• Gegebener Textausschnitt:
______________________________
Mit weniger Mitteln mehr erreichen - mehr Reichweite, Aufmerksamkeit, Klicks oder Erträge. Das war schon immer der Heilige Gral des Marketing. Und plötzlich scheinen wir in gefunden zu haben. Er besteht aus ein paar Programmzeilen – genannt Social Bots, kleine Applikationen, die so tun, als wären sie Menschen, indem sie einen Social Media-Account eröffnen und sogleich unermüdlich zu posten beginnen. Auf Github, dem Selbstbedienungsladen der Open-Source-Programmierer, finden sich über 5000 Anleitungen zur Herstellung solcher Bots. Auf Twitter sind mittlerweile 48 Millionen Bot-Accounts identifiziert worden – Prognose: stark zunehmend. Und bei umstrittenen politischen Sachfragen oder Wahlen ist mit 20% maschinell produzierten Beiträgen zu rechnen.
______________________________
• Gegebene Einträge:
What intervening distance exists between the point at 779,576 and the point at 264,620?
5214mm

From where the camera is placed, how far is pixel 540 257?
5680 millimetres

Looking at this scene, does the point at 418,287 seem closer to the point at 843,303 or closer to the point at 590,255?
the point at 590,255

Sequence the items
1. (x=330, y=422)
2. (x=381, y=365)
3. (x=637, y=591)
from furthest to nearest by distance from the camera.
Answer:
______________________________
• Aufgabe 1:
Erkläre mit Hilfe des Textausschnitts, wie Social Bots es schaffen, so zu tun, als wären sie Menschen.
• Aufgabe 2:
Gib den Teil des Textausschnitts wörtlich wieder, der mit „Mit weniger Mitteln“ beginnt und mit „Beiträgen zu rechnen.“ endet.

• Vollständige Antwort 1:
Social Bots eröffnen einen Social-Media-Account und fangen sofort an, unermüdlich zu posten.

• Vollständige Antwort 2:
Mit weniger Mitteln mehr erreichen - mehr Reichweite, Aufmerksamkeit, Klicks oder Erträge. Das war schon immer der Heilige Gral des Marketing. Und plötzlich scheinen wir in gefunden zu haben. Er besteht aus ein paar Programmzeilen – genannt Social Bots, kleine Applikationen, die so tun, als wären sie Menschen, indem sie einen Social Media-Account eröffnen und sogleich unermüdlich zu posten beginnen. Auf Github, dem Selbstbedienungsladen der Open-Source-Programmierer, finden sich über 5000 Anleitungen zur Herstellung solcher Bots. Auf Twitter sind mittlerweile 48 Millionen Bot-Accounts identifiziert worden – Prognose: stark zunehmend. Und bei umstrittenen politischen Sachfragen oder Wahlen ist mit 20% maschinell produzierten Beiträgen zu rechnen.